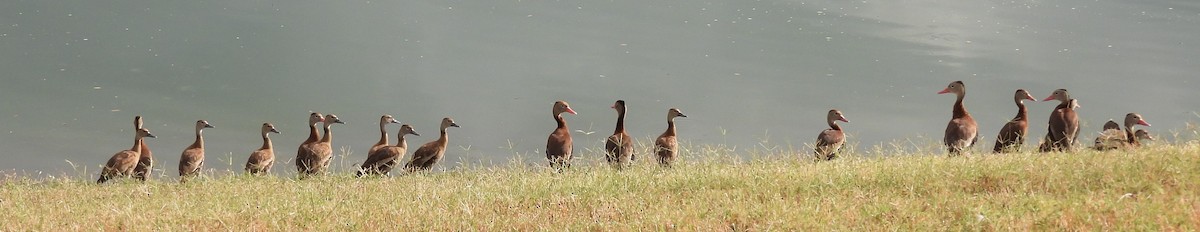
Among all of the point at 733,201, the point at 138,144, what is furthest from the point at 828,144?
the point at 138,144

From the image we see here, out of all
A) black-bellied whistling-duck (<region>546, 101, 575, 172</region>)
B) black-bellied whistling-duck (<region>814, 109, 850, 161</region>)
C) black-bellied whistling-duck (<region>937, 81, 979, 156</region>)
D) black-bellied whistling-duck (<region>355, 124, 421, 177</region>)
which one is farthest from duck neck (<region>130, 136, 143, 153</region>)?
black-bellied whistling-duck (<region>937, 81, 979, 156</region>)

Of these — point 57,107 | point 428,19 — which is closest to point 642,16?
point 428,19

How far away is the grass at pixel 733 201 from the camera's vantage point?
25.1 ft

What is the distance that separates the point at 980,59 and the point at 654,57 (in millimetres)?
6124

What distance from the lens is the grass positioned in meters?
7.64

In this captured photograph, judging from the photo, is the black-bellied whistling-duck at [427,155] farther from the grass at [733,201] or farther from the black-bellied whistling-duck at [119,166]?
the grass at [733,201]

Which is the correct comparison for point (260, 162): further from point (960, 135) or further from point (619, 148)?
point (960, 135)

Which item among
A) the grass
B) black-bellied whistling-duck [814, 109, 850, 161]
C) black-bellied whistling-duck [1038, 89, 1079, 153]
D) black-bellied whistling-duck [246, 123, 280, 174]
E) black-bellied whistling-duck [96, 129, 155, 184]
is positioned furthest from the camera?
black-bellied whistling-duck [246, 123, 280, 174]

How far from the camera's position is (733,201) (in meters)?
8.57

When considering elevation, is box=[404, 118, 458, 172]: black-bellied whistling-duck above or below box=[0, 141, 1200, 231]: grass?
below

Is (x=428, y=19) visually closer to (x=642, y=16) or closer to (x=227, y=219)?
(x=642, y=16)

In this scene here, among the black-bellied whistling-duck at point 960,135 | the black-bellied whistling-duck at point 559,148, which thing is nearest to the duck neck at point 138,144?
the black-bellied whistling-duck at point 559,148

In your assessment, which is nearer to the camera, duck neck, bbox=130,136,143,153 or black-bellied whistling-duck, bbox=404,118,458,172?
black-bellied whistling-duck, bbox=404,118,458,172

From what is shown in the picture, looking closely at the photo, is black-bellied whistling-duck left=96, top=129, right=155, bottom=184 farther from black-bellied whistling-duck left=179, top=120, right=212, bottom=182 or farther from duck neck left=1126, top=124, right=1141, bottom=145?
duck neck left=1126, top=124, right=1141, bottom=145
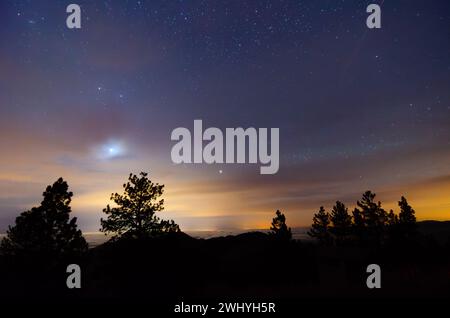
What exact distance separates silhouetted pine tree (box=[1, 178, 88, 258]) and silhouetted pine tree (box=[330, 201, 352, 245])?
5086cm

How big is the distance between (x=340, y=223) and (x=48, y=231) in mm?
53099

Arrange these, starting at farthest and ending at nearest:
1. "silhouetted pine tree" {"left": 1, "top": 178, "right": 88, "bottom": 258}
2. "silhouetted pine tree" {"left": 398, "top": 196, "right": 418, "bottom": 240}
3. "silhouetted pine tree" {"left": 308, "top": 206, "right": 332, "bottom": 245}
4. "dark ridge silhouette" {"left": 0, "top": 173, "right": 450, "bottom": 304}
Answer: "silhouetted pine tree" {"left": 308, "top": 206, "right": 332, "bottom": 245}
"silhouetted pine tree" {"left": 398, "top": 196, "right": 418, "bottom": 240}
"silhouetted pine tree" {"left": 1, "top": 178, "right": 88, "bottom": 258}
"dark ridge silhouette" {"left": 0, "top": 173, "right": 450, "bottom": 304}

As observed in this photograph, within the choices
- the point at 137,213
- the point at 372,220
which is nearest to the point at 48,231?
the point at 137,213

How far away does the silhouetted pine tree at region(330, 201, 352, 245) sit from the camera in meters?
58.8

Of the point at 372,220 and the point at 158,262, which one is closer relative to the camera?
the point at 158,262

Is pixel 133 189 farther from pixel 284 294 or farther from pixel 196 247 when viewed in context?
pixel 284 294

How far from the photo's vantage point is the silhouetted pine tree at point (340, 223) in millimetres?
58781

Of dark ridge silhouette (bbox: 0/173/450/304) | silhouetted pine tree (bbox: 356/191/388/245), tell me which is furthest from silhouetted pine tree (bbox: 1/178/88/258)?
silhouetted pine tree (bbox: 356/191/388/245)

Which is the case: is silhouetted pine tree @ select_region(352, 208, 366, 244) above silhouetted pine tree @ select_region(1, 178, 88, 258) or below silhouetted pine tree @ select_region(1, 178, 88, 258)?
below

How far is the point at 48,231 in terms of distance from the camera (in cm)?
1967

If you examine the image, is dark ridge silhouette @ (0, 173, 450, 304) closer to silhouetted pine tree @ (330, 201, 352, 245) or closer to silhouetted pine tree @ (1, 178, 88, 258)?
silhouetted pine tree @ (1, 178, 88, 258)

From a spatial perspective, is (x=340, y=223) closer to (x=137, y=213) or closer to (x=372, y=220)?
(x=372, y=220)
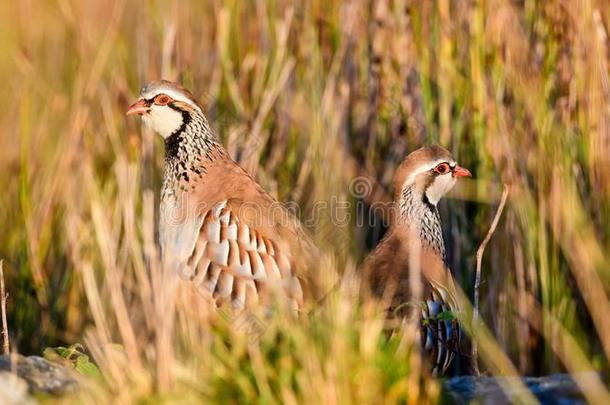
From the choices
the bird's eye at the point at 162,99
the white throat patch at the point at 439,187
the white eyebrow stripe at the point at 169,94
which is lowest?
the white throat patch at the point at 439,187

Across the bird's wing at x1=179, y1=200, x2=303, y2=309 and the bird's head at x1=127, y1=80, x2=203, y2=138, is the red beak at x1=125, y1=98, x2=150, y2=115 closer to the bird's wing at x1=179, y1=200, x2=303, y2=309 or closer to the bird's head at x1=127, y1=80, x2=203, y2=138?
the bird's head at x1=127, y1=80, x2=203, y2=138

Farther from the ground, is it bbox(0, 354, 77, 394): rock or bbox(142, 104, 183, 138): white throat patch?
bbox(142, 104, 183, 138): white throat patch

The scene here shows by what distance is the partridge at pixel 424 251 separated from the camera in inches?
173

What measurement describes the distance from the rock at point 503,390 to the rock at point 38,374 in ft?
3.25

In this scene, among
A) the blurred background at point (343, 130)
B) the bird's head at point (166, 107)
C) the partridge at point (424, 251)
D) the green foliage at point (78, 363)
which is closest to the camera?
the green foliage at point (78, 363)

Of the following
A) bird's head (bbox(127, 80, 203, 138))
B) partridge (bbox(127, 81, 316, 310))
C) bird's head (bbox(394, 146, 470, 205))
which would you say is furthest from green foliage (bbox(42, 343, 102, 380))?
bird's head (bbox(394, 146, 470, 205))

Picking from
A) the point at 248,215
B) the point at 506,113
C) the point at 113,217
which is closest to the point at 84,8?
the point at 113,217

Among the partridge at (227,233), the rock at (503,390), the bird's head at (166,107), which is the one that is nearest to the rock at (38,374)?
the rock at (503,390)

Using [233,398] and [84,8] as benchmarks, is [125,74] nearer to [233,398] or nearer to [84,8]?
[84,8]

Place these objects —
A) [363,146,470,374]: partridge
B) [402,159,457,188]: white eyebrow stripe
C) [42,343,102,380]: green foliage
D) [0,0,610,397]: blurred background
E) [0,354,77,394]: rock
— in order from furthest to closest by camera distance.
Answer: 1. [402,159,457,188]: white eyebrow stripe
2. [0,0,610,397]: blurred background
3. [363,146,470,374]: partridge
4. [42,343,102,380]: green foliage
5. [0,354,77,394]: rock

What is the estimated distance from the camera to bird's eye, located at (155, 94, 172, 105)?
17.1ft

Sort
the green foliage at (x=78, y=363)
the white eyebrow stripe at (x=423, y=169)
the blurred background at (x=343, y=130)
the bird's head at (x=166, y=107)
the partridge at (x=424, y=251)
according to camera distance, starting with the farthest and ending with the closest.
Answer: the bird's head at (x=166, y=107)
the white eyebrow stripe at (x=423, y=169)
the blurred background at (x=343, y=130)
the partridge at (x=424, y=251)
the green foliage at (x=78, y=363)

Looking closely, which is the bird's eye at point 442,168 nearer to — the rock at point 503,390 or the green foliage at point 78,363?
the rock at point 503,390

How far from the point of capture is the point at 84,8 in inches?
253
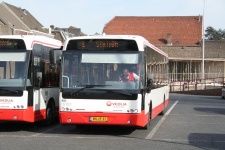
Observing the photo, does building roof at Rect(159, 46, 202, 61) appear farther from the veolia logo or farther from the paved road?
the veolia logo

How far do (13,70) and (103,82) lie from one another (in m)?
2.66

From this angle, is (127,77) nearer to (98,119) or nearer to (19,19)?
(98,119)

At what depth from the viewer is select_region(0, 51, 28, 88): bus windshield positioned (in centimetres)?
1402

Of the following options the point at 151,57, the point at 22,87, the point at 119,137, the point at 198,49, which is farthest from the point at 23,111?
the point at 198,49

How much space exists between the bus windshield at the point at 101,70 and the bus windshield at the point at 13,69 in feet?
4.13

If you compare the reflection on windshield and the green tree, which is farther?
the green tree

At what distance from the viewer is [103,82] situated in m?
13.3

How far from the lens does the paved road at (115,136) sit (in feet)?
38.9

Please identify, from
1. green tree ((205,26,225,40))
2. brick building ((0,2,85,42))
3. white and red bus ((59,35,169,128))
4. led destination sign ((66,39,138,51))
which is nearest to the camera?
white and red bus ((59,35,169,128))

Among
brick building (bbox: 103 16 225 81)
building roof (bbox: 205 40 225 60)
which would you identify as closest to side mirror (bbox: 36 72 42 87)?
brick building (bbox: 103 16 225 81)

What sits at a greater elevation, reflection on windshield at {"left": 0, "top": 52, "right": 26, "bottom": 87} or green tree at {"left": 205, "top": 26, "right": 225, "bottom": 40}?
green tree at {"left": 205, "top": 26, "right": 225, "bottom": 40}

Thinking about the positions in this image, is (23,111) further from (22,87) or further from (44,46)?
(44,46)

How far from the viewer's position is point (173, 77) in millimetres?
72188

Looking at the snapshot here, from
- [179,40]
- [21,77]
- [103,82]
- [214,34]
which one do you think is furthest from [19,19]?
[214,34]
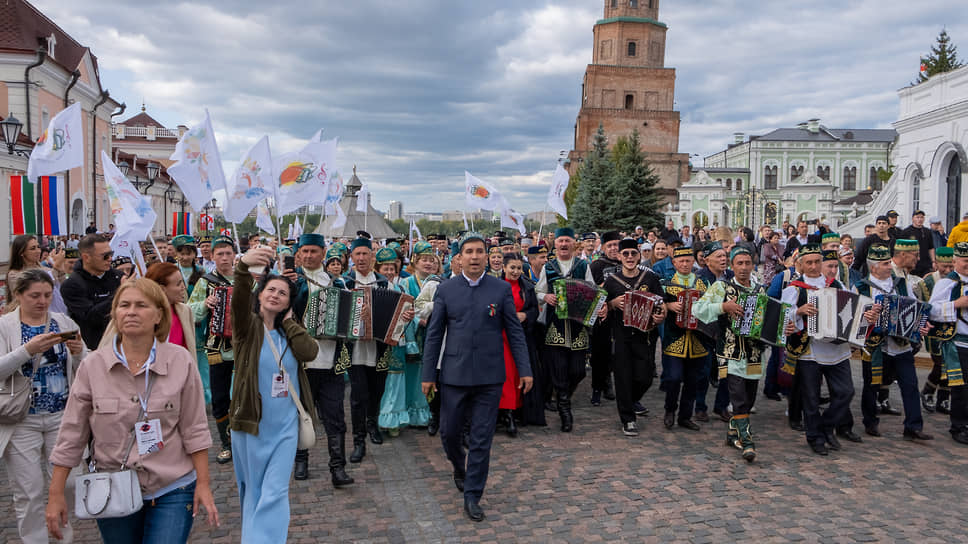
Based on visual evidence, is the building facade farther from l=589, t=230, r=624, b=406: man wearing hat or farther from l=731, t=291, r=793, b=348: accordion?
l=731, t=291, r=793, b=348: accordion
##########
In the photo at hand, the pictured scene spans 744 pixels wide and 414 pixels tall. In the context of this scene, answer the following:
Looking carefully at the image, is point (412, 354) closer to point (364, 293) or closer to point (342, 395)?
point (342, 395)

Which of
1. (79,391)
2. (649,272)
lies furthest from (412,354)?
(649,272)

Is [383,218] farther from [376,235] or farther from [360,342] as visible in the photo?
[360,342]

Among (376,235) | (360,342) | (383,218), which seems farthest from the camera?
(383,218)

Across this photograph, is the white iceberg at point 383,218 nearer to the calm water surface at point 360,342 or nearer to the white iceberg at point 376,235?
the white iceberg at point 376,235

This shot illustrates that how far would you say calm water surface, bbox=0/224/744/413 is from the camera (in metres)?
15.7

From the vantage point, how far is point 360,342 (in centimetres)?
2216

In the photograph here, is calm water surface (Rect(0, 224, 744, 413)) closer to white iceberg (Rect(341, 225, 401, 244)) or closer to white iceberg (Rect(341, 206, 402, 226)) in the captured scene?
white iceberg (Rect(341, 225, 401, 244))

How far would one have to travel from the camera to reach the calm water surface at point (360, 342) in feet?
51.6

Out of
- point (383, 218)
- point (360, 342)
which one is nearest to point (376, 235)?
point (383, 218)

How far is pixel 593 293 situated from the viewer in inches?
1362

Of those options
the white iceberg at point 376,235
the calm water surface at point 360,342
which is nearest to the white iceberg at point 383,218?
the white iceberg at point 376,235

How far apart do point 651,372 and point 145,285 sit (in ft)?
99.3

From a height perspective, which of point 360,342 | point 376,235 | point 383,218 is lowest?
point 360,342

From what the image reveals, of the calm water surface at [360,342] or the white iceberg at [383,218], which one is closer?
##########
(EXERCISE OBJECTIVE): Please go through the material above and collect every line that contains the word "bottom".

(TASK OUTPUT):
From what is shown in the picture, looking closely at the photo, is black-bellied whistling-duck left=96, top=129, right=155, bottom=184 farther from black-bellied whistling-duck left=179, top=120, right=212, bottom=182 or farther from duck neck left=1126, top=124, right=1141, bottom=145?
duck neck left=1126, top=124, right=1141, bottom=145
1. "silhouetted pine tree" {"left": 1, "top": 178, "right": 88, "bottom": 258}
2. "silhouetted pine tree" {"left": 398, "top": 196, "right": 418, "bottom": 240}
3. "silhouetted pine tree" {"left": 308, "top": 206, "right": 332, "bottom": 245}
4. "dark ridge silhouette" {"left": 0, "top": 173, "right": 450, "bottom": 304}
Answer: "silhouetted pine tree" {"left": 308, "top": 206, "right": 332, "bottom": 245}
"silhouetted pine tree" {"left": 398, "top": 196, "right": 418, "bottom": 240}
"silhouetted pine tree" {"left": 1, "top": 178, "right": 88, "bottom": 258}
"dark ridge silhouette" {"left": 0, "top": 173, "right": 450, "bottom": 304}
What sits at a greater elevation, reflection on windshield at {"left": 0, "top": 52, "right": 26, "bottom": 87} or green tree at {"left": 205, "top": 26, "right": 225, "bottom": 40}?
green tree at {"left": 205, "top": 26, "right": 225, "bottom": 40}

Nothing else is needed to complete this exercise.